I actually did have a mistake, with “cal” (calendar) for my spreadsheet and tried to make sense of “bass,” but the alternative isn’t so great either.
amy could you please post the WaPo sol’n grid, if nothing else?
late to the party again, but i just wanted to say how much i liked the WP, CS, and LAT puzzles today. two fantastic freestyles from tyler and frank (the latter with craaazy letter sequences), and julian’s puzzle was naddoresque, which is high praise. some great puns and the grid was wonderfully open with its low word count. once i escaped the NW corner, i blew through it like dan feyer on horse tranquilizers. (seriously, he did it in 4:35. how sick is that?)
GARE is a french 101 word, but it’s also a word that non-french speakers who have traveled to montreal or paris would probably recognize. i took french in high school, but i would know the word anyway because i’m a big fan of impressionist art, and they were pretty much all captivated by the gare st-lazare. monet’s depictions are particularly breathtaking. no idea who this HAGEN is though.
“TAMAL (not TAMALE) is the singular form – the plural is TAMALES. I know that lots of non-Spanish-speakers make this mistake, but that doesn’t make it right.”
And if the solving audience were largely Spanish-speaking, you’d have a point.
(CS) Had the most awful time in the SW, being absolutely certain that “Wilson of Wilson Phillips” was CASSIE, thinking mistakenly of Cass Elliott, also of Mamas and Papas fame, but a generation back. It didn’t help that 4 of the 7 letters matched! Finally tried the “question everything” approach. Maybe next time I’ll try that sooner?

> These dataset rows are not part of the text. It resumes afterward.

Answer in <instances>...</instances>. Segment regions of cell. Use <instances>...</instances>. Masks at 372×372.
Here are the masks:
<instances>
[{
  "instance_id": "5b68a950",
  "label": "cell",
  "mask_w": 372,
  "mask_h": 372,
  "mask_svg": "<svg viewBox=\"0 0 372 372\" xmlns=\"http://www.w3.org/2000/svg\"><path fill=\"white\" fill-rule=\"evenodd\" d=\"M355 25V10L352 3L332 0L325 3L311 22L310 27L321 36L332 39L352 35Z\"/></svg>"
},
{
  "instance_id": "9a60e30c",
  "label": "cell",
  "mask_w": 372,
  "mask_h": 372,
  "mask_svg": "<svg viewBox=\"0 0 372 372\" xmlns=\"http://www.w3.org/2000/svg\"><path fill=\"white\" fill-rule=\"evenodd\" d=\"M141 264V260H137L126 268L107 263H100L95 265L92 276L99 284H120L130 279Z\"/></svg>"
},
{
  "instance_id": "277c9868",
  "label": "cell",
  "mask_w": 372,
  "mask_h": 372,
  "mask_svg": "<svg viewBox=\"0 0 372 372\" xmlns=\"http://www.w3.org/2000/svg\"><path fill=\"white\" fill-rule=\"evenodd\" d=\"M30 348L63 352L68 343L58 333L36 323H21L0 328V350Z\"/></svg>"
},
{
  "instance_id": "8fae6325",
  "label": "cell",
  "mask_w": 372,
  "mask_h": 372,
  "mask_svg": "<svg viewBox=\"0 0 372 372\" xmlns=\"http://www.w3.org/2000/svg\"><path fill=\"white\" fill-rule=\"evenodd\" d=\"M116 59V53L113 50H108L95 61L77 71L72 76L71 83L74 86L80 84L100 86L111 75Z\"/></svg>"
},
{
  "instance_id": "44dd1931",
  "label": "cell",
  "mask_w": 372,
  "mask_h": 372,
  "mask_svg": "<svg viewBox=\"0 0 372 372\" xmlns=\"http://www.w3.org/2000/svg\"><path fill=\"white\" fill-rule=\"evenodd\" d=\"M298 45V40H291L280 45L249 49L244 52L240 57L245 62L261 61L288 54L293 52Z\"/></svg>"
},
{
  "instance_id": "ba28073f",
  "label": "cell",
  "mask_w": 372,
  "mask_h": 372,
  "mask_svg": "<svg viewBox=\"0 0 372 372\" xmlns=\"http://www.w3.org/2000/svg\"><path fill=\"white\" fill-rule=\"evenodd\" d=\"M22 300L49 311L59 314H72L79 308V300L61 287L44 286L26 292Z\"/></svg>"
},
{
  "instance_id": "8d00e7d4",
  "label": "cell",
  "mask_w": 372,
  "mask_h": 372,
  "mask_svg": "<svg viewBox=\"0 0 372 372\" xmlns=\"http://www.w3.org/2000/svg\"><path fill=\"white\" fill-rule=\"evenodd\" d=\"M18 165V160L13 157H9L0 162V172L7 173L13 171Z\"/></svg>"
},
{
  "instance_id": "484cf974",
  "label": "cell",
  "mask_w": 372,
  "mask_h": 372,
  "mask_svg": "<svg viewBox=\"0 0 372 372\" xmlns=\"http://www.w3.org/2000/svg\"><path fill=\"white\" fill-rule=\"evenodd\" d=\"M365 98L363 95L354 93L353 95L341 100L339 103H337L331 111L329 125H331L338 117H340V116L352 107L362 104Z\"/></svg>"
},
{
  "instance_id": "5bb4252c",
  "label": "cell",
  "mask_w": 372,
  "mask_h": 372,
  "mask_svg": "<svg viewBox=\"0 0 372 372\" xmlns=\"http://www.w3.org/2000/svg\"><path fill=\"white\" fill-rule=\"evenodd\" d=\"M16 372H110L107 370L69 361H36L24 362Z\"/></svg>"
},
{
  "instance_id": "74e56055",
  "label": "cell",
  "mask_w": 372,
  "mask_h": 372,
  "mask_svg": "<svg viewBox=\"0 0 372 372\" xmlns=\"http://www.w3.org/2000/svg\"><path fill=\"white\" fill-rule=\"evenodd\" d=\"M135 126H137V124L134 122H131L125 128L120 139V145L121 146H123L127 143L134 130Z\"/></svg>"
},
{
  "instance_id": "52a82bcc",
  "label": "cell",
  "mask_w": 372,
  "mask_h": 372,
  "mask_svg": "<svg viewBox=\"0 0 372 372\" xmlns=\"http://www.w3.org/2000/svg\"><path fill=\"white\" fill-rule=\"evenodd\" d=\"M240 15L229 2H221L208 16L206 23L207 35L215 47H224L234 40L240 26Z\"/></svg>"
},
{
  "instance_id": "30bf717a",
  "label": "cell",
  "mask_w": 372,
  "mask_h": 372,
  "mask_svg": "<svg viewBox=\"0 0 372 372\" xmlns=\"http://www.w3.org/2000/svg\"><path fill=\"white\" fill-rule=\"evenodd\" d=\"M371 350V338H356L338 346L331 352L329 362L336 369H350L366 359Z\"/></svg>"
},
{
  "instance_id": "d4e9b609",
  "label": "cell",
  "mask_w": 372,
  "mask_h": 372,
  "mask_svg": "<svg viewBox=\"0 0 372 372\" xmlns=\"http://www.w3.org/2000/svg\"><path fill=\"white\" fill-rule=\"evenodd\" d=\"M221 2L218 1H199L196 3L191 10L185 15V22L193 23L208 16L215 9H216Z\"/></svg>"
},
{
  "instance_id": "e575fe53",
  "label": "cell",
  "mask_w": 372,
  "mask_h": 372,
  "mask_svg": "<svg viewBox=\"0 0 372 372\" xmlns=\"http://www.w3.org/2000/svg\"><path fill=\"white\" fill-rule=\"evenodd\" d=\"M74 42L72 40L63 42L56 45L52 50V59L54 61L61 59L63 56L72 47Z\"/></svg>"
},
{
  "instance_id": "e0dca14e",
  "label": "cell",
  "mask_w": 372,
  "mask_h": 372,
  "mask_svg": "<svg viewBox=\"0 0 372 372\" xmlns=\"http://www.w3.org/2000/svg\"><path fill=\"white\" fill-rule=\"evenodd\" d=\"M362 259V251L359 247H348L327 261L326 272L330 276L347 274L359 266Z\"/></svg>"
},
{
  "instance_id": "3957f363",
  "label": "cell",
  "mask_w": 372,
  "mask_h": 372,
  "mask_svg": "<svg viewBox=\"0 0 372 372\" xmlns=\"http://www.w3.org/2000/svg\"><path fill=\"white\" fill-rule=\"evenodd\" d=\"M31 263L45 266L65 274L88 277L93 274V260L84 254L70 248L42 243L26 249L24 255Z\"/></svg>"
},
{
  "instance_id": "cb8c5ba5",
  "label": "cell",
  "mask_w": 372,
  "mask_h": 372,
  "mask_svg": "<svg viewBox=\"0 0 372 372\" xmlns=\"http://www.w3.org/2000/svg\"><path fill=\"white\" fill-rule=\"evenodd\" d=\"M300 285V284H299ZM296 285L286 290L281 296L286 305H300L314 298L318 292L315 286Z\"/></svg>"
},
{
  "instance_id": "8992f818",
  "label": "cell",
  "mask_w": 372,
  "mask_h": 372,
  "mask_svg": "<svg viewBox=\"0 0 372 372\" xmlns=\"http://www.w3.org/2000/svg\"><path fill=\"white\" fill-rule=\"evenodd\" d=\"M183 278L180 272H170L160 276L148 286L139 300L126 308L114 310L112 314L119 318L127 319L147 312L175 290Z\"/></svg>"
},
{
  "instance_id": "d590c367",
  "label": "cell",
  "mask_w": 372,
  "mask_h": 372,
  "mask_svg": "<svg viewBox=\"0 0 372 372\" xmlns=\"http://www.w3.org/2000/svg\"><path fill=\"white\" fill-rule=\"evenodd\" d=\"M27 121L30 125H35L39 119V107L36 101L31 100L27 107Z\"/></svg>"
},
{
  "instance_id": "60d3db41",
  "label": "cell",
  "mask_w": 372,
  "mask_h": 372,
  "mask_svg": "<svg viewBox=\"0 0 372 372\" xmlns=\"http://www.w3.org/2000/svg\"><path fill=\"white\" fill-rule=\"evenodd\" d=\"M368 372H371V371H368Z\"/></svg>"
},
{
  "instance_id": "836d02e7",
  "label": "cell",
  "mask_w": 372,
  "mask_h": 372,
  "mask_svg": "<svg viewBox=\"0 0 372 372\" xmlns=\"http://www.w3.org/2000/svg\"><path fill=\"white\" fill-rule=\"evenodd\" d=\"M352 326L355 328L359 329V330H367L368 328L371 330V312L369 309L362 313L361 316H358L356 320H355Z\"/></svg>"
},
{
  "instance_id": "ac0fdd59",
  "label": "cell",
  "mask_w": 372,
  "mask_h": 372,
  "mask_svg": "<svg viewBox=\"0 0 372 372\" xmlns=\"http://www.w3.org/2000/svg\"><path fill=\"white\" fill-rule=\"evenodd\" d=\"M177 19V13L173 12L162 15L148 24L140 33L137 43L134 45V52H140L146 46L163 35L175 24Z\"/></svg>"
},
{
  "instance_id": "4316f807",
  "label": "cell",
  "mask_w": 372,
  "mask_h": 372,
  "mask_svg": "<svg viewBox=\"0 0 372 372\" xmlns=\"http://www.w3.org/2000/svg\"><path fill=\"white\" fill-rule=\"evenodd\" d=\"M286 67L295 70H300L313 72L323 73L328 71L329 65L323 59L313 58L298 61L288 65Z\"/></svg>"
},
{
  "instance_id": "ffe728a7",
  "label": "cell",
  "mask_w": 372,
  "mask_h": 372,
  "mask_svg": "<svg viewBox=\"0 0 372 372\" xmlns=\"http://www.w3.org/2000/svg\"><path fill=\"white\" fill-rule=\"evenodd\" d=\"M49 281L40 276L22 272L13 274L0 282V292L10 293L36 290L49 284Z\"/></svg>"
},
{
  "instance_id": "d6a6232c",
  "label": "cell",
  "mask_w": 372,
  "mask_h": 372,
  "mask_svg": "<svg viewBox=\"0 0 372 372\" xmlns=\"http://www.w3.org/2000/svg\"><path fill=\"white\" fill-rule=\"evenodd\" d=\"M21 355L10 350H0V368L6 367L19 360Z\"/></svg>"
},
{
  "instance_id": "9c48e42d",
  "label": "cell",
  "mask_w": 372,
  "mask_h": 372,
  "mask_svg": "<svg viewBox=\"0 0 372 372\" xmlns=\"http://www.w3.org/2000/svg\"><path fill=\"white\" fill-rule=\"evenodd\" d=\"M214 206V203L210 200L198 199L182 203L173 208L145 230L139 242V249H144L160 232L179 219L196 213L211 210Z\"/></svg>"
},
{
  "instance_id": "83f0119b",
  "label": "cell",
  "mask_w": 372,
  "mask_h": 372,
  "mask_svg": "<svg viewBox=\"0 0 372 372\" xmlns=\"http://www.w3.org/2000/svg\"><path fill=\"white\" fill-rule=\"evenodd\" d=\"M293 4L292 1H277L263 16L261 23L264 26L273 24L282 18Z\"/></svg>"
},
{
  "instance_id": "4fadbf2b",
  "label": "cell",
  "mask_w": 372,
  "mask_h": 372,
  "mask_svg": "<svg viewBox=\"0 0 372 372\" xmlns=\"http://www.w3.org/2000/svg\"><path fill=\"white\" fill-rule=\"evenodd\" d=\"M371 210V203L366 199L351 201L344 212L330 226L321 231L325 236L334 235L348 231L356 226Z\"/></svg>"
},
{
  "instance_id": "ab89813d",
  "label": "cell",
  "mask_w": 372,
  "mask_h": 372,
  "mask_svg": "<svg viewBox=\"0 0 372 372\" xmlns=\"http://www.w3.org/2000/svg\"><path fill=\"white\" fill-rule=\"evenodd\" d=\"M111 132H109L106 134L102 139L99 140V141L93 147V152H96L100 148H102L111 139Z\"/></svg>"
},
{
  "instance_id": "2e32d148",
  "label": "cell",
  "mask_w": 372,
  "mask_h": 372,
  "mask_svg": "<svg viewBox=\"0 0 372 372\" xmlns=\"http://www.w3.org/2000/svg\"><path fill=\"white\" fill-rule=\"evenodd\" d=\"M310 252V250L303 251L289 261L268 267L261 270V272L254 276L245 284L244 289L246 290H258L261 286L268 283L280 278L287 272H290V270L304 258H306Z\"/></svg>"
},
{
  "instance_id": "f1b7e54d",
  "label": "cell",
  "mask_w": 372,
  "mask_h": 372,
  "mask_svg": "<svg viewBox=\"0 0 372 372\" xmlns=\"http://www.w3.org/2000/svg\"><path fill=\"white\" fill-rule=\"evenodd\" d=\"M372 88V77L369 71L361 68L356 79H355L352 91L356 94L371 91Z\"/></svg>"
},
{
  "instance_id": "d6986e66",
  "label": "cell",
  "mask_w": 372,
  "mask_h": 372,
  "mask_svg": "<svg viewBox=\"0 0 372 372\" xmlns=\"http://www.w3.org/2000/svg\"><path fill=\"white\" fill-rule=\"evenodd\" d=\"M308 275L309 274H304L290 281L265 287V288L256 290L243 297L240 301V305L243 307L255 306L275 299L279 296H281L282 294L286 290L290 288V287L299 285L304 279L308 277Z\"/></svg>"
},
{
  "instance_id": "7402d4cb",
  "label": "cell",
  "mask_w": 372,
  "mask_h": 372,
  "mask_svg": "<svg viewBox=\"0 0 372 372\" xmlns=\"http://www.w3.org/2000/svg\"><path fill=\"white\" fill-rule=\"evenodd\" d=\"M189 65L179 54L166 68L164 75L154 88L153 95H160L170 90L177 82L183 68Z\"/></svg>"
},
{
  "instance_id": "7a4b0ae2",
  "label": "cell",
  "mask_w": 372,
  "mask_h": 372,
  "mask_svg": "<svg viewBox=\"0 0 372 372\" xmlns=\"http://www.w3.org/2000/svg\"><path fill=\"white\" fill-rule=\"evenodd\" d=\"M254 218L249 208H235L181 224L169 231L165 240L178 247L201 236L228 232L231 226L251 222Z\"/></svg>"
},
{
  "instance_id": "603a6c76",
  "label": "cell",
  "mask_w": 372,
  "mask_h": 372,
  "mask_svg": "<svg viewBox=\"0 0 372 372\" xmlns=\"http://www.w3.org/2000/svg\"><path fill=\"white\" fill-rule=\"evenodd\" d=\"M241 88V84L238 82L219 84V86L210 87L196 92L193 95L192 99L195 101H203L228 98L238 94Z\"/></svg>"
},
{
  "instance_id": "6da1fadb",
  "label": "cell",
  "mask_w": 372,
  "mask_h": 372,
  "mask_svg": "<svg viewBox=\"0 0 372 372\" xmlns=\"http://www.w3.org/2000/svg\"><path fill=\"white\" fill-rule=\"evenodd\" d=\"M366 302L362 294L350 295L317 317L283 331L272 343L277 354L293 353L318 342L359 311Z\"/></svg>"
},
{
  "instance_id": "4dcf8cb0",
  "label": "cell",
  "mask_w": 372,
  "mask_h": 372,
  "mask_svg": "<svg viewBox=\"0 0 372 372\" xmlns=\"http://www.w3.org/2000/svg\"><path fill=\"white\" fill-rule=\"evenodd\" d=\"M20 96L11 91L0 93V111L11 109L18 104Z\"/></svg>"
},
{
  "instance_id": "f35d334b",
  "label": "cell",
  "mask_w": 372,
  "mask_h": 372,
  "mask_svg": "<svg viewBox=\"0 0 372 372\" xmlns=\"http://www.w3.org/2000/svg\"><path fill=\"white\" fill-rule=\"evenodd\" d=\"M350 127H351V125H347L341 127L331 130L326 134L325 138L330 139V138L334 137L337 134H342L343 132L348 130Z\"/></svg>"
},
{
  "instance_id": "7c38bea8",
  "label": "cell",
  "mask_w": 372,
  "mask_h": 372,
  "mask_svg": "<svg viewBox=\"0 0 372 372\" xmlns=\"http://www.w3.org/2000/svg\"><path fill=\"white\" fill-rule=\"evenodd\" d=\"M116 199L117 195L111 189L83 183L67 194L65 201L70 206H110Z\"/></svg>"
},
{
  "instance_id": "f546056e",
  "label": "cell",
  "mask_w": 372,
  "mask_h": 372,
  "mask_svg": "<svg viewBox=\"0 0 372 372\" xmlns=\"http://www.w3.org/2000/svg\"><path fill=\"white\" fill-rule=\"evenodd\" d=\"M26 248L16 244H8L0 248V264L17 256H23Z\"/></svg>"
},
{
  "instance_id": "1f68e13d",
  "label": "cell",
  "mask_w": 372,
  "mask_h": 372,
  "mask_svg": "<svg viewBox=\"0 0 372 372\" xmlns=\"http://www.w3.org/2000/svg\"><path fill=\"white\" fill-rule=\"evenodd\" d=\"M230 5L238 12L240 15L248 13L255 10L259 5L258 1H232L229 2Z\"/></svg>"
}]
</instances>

Joon – you know, after strugging with GARE, later that day, I’m reading over a travel itinerary and Paris travel guide, and of course Gare Nord is the train station in Paris included in the trip itinerary. I mean, on the same day as the puzzle. Had I done these two things in reverse order, no problem.
You’ve got to love that – when a name/word you’re not familiar with gives you trouble, and not long afterward, that same term pops up in a show, in conversation, a few pages ahead in that book you’re reading, etc.
@Jan: I can’t tell you what a time I had trying to pry her name out of my brain. CARRIE? CAMMIE? TAMMIE? “Hoooollld on for one more clue…” Arrrgh! I know the feeling :).